Kimberly has been a special constable for six years – giving up her free time because she “loves to help people”.
She is so highly regarded in the team she polices with in Melton she was recently named runner-up in the 'Officer of the Year' category of the British Association of Women in Policing awards after being nominated by her sergeant.
She was one of three Leicestershire officers chosen in the category – with fellow officers PC Louise Kay also scooping a runner-up place and DC Anna Blockley winning the award.
Beating off stiff competition to be named alongside her fellow full time officers, Kimberly’s recognition was for her “depth of experience and high standard of professionalism and dedication that is on par with her regular colleagues.”
She’s also been recognised by the force – being named last year as Special Police Constable of the Year.
Since joining as a special in August 2014, Kimberly’s given up more than 1,500 hours to policing – often working weekends and during peak periods, such as Christmas, to provide extra support to the team.

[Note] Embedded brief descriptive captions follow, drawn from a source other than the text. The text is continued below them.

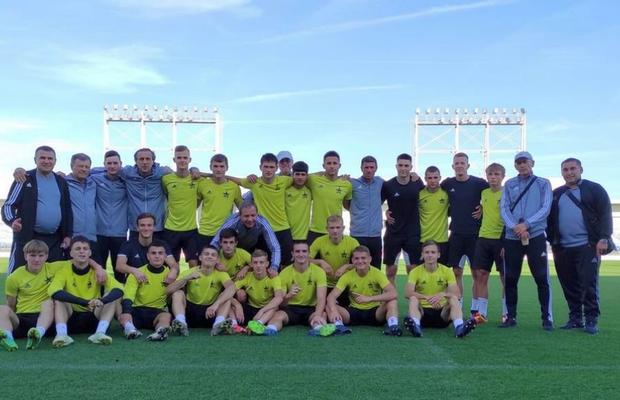 Victorie pentru Interul lui Chivu + Scurtul și Untură au ținut în șah Realul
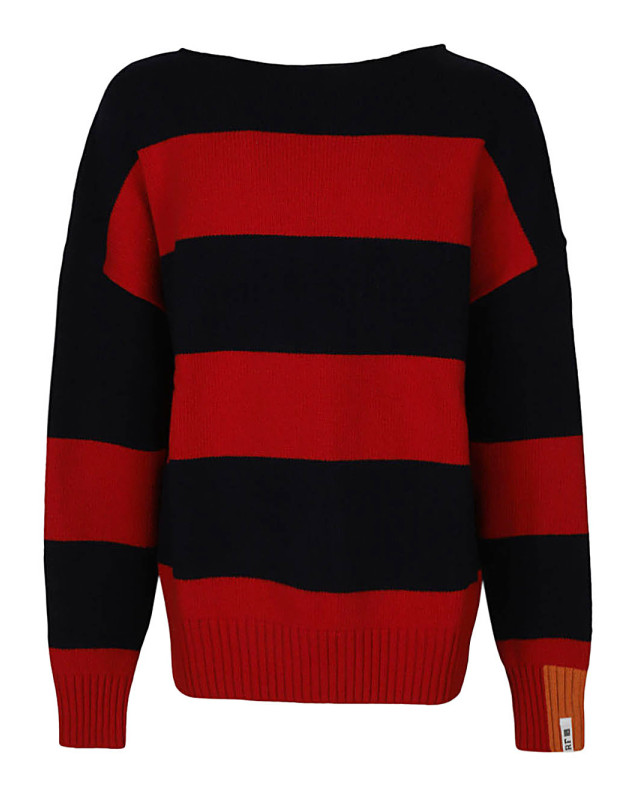 [RIGHT FORT] Knitwear FW22 A22074098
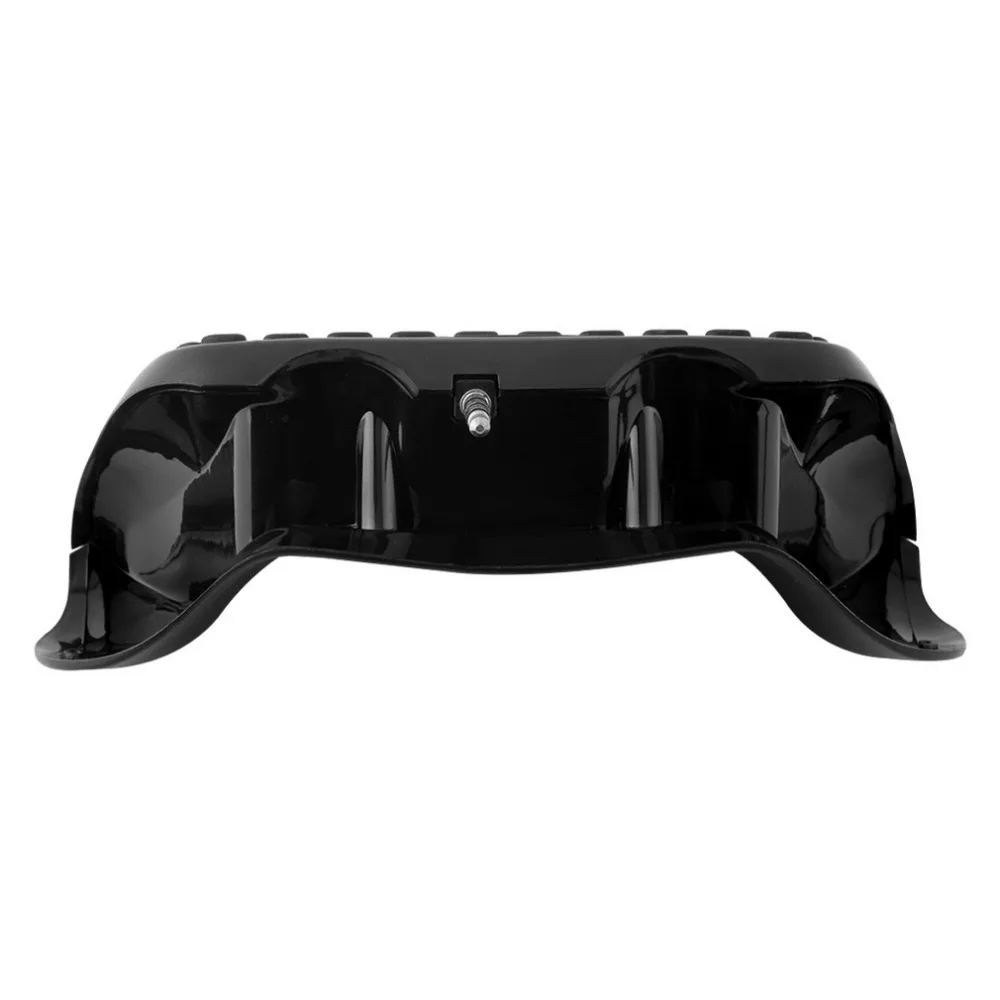 Горячая мини беспроводная клавиатура 3,5 мм штекер игровой чат коврик сообщение клавиатура для sony для Playstation 4 для PS4 контроллер Bluetooth 3,0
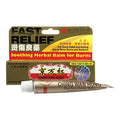 Pain Relief | Sunburn | Ching Wan Hung Soothing Herbal Balm Burn Ointment | shoprootandspringoods.com
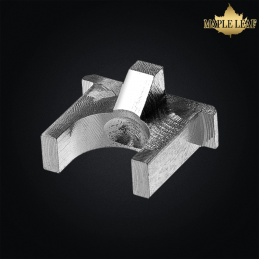 Maple Leaf - Bb's stoper aluminium pour sniper VSR - VBS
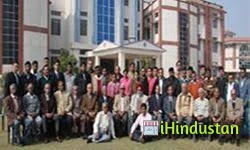 Academy of Aviation Engineering and Technology - Cover photo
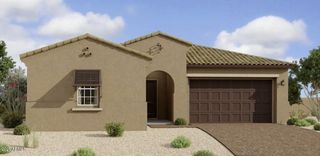 New construction  house 11326 E Utah Ave, Mesa, AZ 85212 plan Jade - image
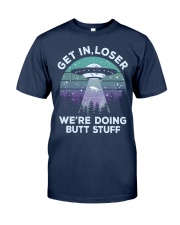 Gift Classic T-Shirt tile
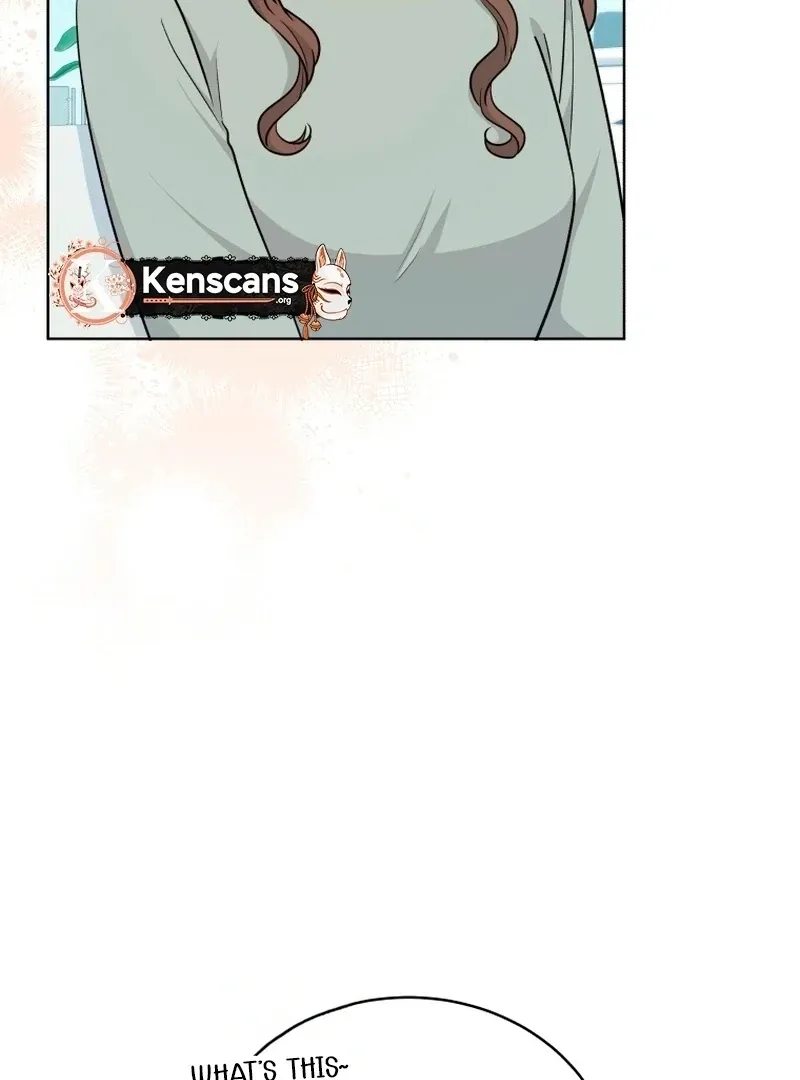 A Man Who Fell in Love With Me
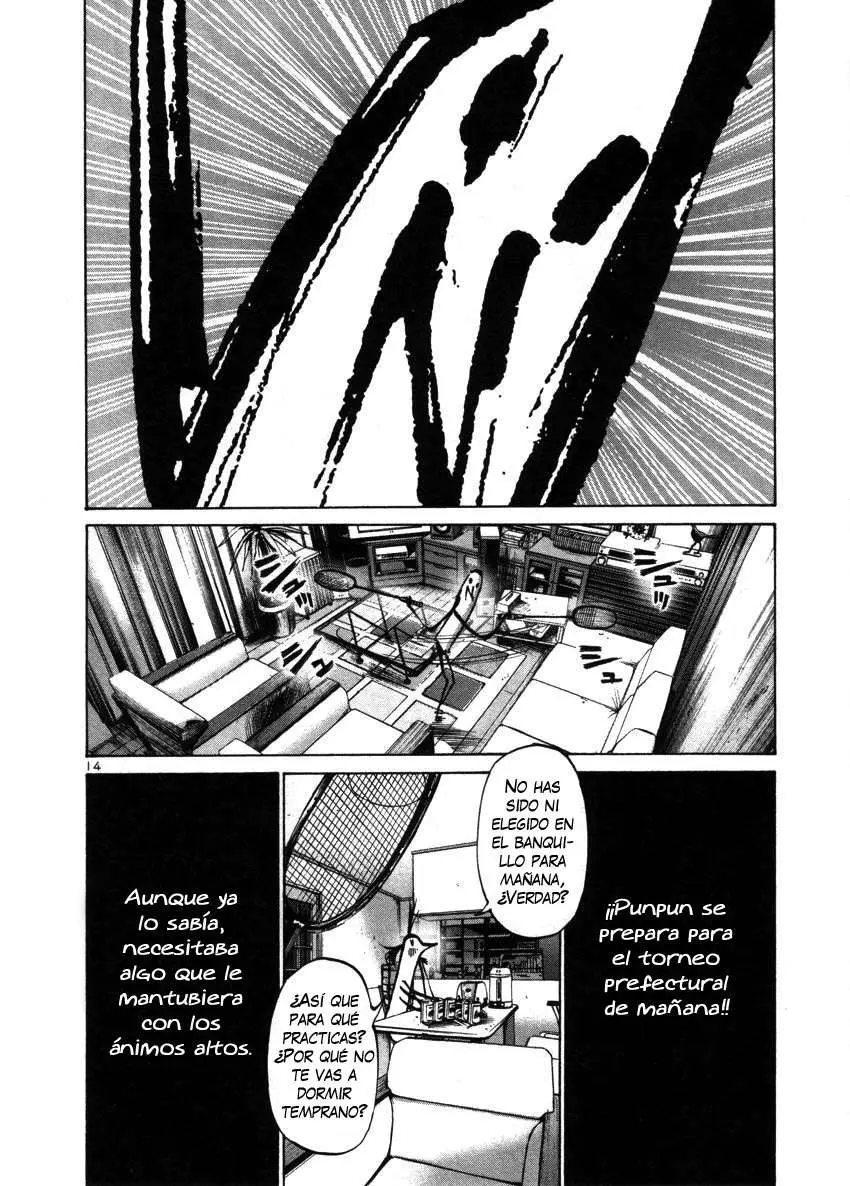 Oyasumi Punpun capítulo 38 página 15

She does this alongside a full time job as a self-employed personal assistant - providing care and support to the elderly and adults and children with disabilities.
The skills she uses in this role are of huge benefit to her policing work, which often involves helping to protect some of the most vulnerable people in communities.
Kimberly said: “I’ve always loved helping people so volunteering as a special seemed like the perfect opportunity. Every time I go out on shift I come into contact with people from all walks of life, often helping them when they are in difficult or desperate situations. The job is so rewarding and I am very fortunate to work with such an amazing team of officers.”
And if these two jobs weren’t enough, Kimberly has recently taken on another rewarding job. In March of this year she became a mum to a baby boy named Alexander.